Abandonment

Woke up. The same emptyness as every morning. I thought, great just another day. Just another boring house that was as big as it was empty.

 

I wasn’t excited about waking up though. It was just a school day (homeschool of course i’ll get into that in a moment) plus, it was christmas. Most people seem to be in such a good mood during this season while i’m stuck with no friends and no parents around. And thats the reason i hate holidays the most.

 

My parents are alive, but it doesnt feel that way. Theyre always busy with something. They always had and i quote, “important bussiness to attend to”. And ı have asked tyhem so many times but they were always so tense and with no exceptions put me off. So eventually, i stopped.

 

By the way, my parents are filthy rich. A richness most people cant even imagine of. The old money type of course. Thats because its not possible to have this kind of money within one life time. Elon musk feels like a joke beside them. I don’t even kno9w if im going to be allowed to post this. The world is not even aware about how rich some people are.

 

And so as a result, I dont go to a regular school and am being home schooled right now. Not about the regular and basic topics as imagined. But about how to rule the world. Because thats what my family does. About economy and the stock market. And sometimes even theres topics i can chose myself such as music and visual arts. I love to paint and play the guitar. Theyr’e the one thing that gets my mind off of the real world. I dont even know what would i do if there was no music. Anyways, my parents are not that bad i guess.

 

That lead me to having basically no social life or friends. Even though i like being in my own company, it sometimes hurts. It hurst so much that i question if it would be better to end it all. Maybe i should just just end my suffering. Maybe its better not to be than not having a life.

 

That was it. That was the way to finally peace and quiet. That was the way to getting rid of my 18 years worth of pain. I even planned the time. New years  was perfect. They were never forgetting what abandoning did to a child.

-30.12-

Its the day before new years. Woke up. My parents werent back from their “work trip”.

-31.12-

Its new years eve. Of course they’re not here

 

-31.12, around 11pm-

Got up to the rooftop. It’s so high that i can even see the buildings at the side of our property(normally its not possible since the garden is that big)
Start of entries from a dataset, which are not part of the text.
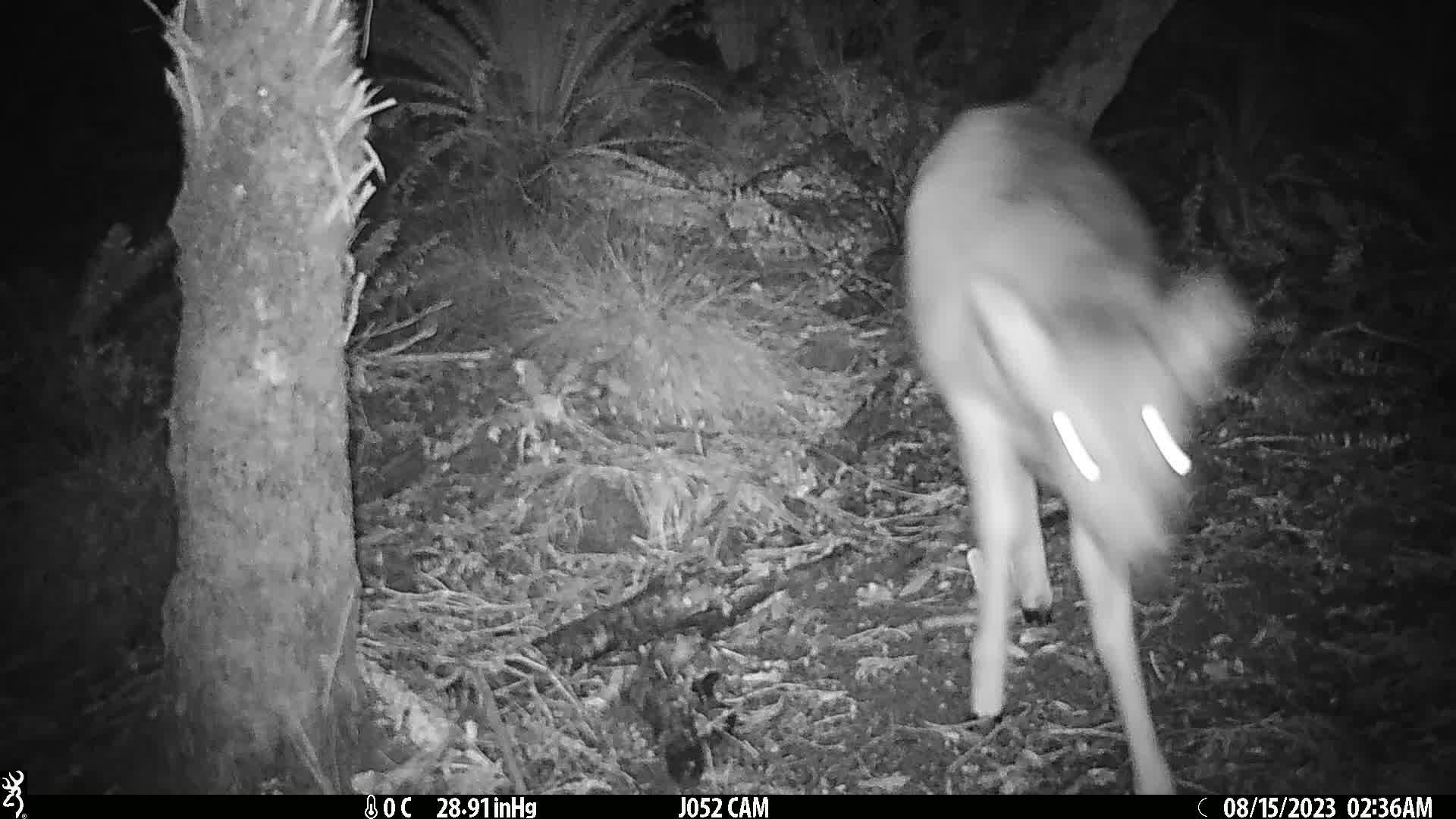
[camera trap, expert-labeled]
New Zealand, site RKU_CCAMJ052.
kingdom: Animalia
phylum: Chordata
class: Mammalia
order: Artiodactyla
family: Cervidae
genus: Odocoileus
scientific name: Odocoileus virginianus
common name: white-tailed deer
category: white tailed deer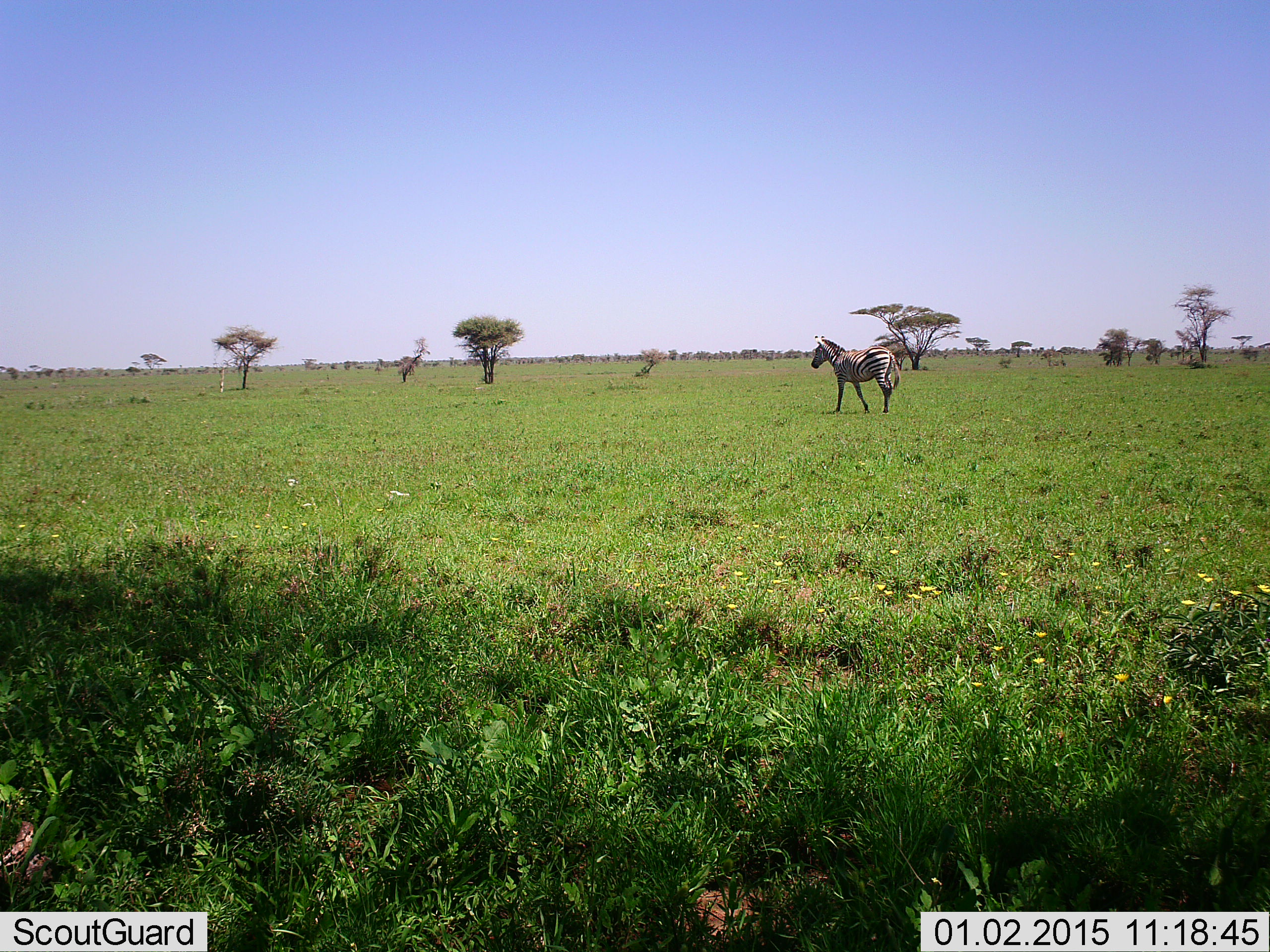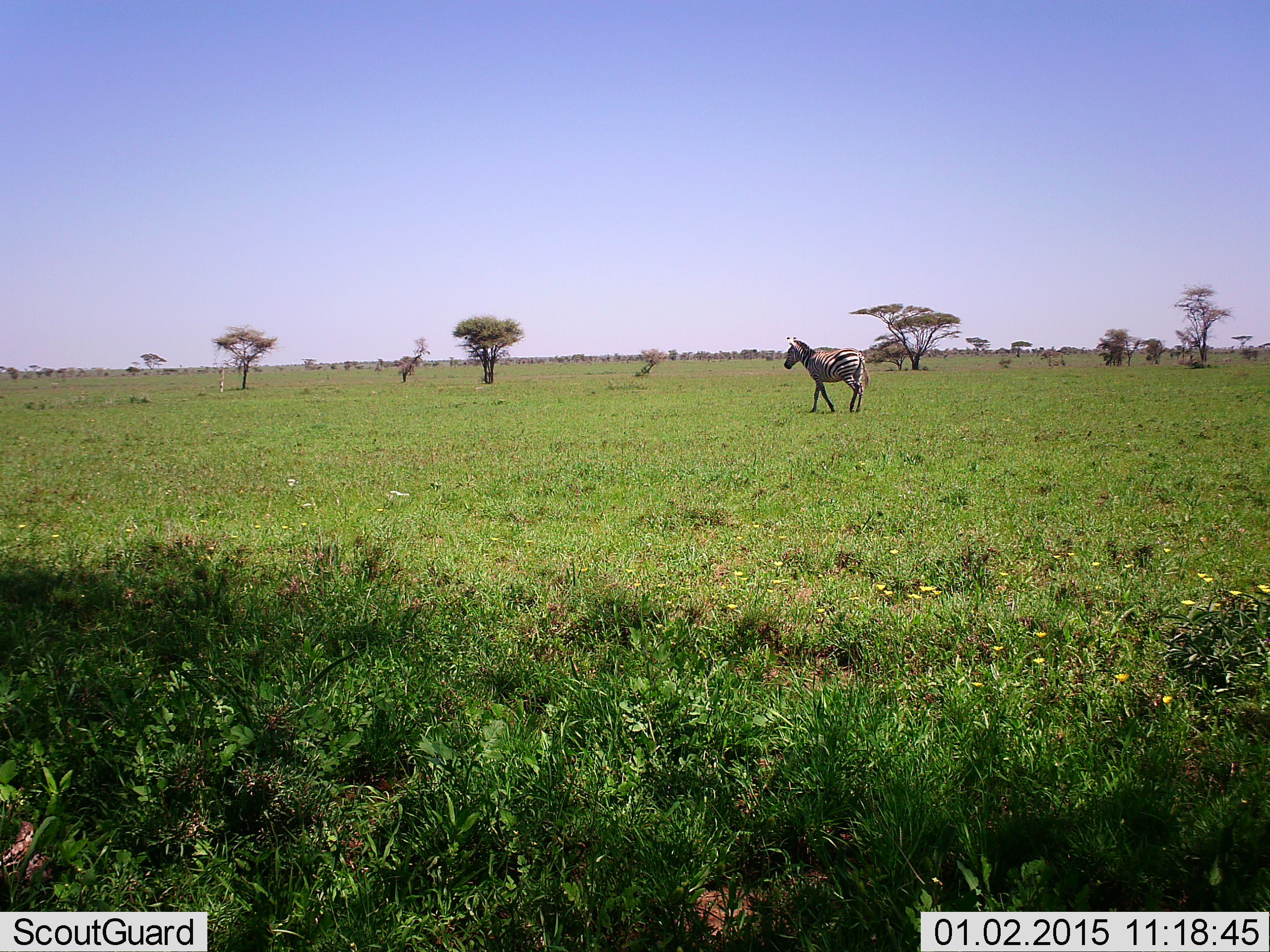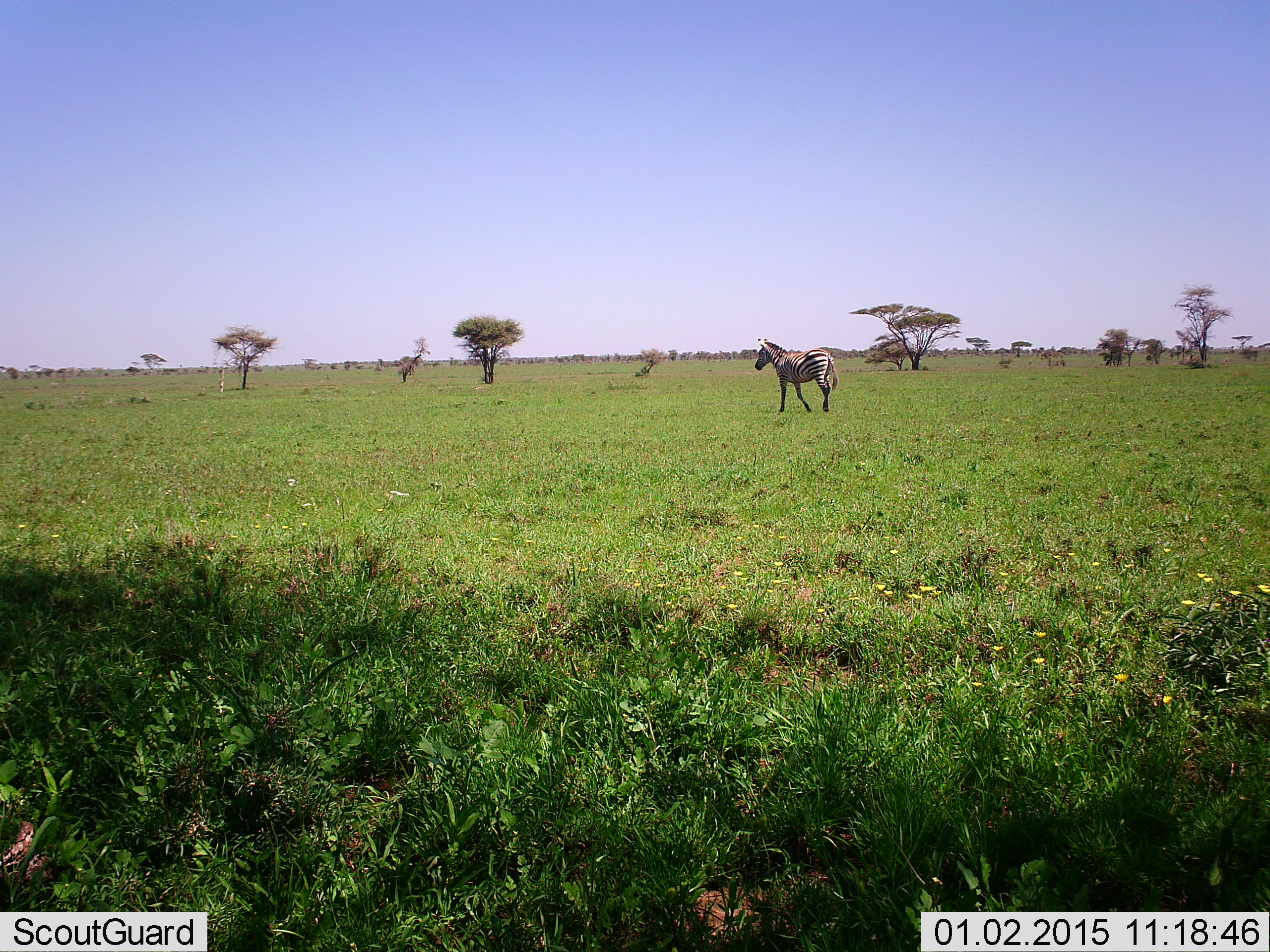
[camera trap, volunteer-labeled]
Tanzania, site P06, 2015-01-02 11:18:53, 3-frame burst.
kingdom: Animalia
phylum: Chordata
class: Mammalia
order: Perissodactyla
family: Equidae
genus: Equus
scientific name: Equus quagga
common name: plains zebra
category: zebra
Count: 1.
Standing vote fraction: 10%.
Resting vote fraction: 0%.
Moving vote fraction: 100%.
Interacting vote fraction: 0%.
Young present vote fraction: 0%.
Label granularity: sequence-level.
Listened to the wind. Tried to find a meaning in it’s melody and warmness.

Got a little closer to the edge andd just stood there for a minute.

This was it.

Said my goodbyes to muttering to myself since there was so little. Maybe to my dog maya shes the only living being that cared about me afterall.

 

I left myself in the mercy of the breeze.

 

Finally, the peace i yearned for.

 

There was a few seconds left to the new year,

until i saw my parents running to me, in slow motion.

 

I chuckled while falling to my death, How ironic.